Zunächst ist es wohl ratsam, einen Anwalt einzuschalten. Aber kann mir jemand pauschal und ohne Gewähr andeuten, was ich zu erwarten habe?
Ich habe große Sorge, dass mir die Fahrerlaubnis längerfristig entzogen werden könnte. Allerdings bin ich beruflich auch meinen Lappen angewiesen, da meine Arbeitsstätte fernab jeglicher Anbindung an den öffentlichen Nahverkehr gelegen.
Bei dem Fahrzeug handelt es sich um ein Leasingfahrzeug.
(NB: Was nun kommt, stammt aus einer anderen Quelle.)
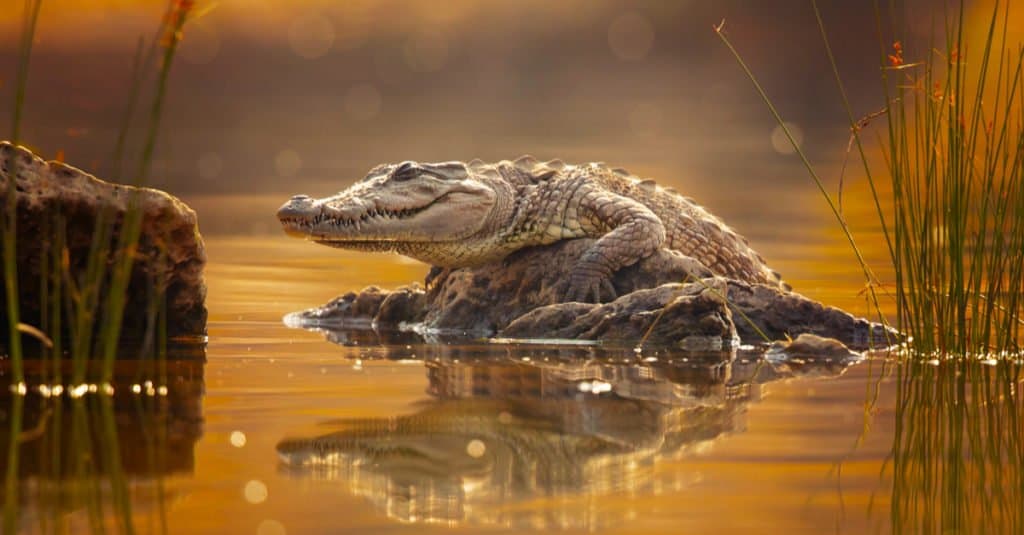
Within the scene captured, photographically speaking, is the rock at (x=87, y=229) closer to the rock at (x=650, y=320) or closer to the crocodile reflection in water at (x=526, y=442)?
the rock at (x=650, y=320)

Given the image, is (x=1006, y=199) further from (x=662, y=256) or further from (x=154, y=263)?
(x=154, y=263)

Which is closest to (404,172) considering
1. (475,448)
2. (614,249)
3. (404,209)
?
(404,209)

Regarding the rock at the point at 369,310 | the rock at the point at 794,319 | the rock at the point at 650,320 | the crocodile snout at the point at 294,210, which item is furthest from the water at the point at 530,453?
the rock at the point at 369,310

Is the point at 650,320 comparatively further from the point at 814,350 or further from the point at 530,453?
the point at 530,453

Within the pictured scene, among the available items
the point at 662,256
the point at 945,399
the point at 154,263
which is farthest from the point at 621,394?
the point at 662,256

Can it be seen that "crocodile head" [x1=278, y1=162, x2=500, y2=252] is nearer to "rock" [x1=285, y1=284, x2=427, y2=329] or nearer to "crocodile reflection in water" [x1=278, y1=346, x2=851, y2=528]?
"rock" [x1=285, y1=284, x2=427, y2=329]
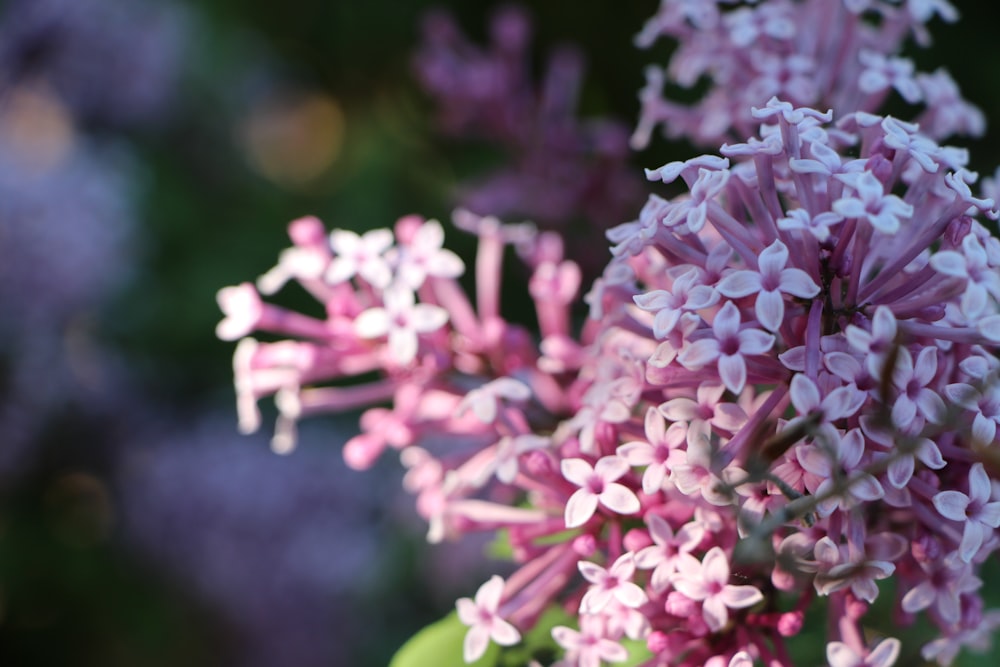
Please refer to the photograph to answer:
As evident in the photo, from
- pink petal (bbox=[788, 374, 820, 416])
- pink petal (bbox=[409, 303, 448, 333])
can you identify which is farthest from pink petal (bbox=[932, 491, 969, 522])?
pink petal (bbox=[409, 303, 448, 333])

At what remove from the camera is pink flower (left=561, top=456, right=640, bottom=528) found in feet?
3.12

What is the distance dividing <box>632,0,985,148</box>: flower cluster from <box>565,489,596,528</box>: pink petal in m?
0.44

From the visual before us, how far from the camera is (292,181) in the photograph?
3.12m

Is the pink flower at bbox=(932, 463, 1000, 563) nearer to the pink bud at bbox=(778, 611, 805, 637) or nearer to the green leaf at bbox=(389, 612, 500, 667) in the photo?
the pink bud at bbox=(778, 611, 805, 637)

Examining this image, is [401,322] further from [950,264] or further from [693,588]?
[950,264]

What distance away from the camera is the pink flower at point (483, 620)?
1.04m

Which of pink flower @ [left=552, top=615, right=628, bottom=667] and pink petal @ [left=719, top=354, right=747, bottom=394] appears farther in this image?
pink flower @ [left=552, top=615, right=628, bottom=667]

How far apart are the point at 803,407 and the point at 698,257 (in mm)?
188

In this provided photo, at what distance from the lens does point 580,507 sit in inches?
38.0

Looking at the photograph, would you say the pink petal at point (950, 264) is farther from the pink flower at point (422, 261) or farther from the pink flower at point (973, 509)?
the pink flower at point (422, 261)

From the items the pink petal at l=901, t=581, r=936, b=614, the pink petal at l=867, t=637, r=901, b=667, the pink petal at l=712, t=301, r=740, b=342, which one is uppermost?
the pink petal at l=712, t=301, r=740, b=342

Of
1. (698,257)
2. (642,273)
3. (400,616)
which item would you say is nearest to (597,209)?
(642,273)

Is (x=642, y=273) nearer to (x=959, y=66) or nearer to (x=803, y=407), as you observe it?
(x=803, y=407)

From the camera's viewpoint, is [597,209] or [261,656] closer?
[597,209]
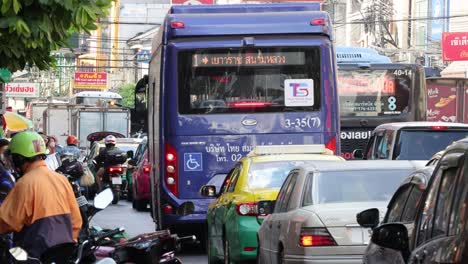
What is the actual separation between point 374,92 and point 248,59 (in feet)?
40.4

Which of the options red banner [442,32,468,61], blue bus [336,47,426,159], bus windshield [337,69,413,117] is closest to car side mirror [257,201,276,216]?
blue bus [336,47,426,159]

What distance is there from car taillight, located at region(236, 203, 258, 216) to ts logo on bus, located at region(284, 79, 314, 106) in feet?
13.6

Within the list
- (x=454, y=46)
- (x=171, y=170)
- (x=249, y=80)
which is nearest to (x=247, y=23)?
(x=249, y=80)

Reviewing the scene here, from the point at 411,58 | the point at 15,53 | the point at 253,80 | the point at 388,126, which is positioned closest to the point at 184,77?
the point at 253,80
Kann jemand sagen, wie es in diesem Fall mit der Schadensübernahme durch die Vollkaskoversicherung aussieht?
Verzweifelte Grüße
Martin
Beste Antwort im Thema
Da wird jede Menge Ärger auf dich zukommen:
- 1,8 Promille, da interessiert sich der Staatsanwalt für (über 1,1 Promille)
- Kokain und THC verbessern deine Situation nicht unbedingt
- u.U. wird deine Versicherung die Kosten später von dir zurückfordern.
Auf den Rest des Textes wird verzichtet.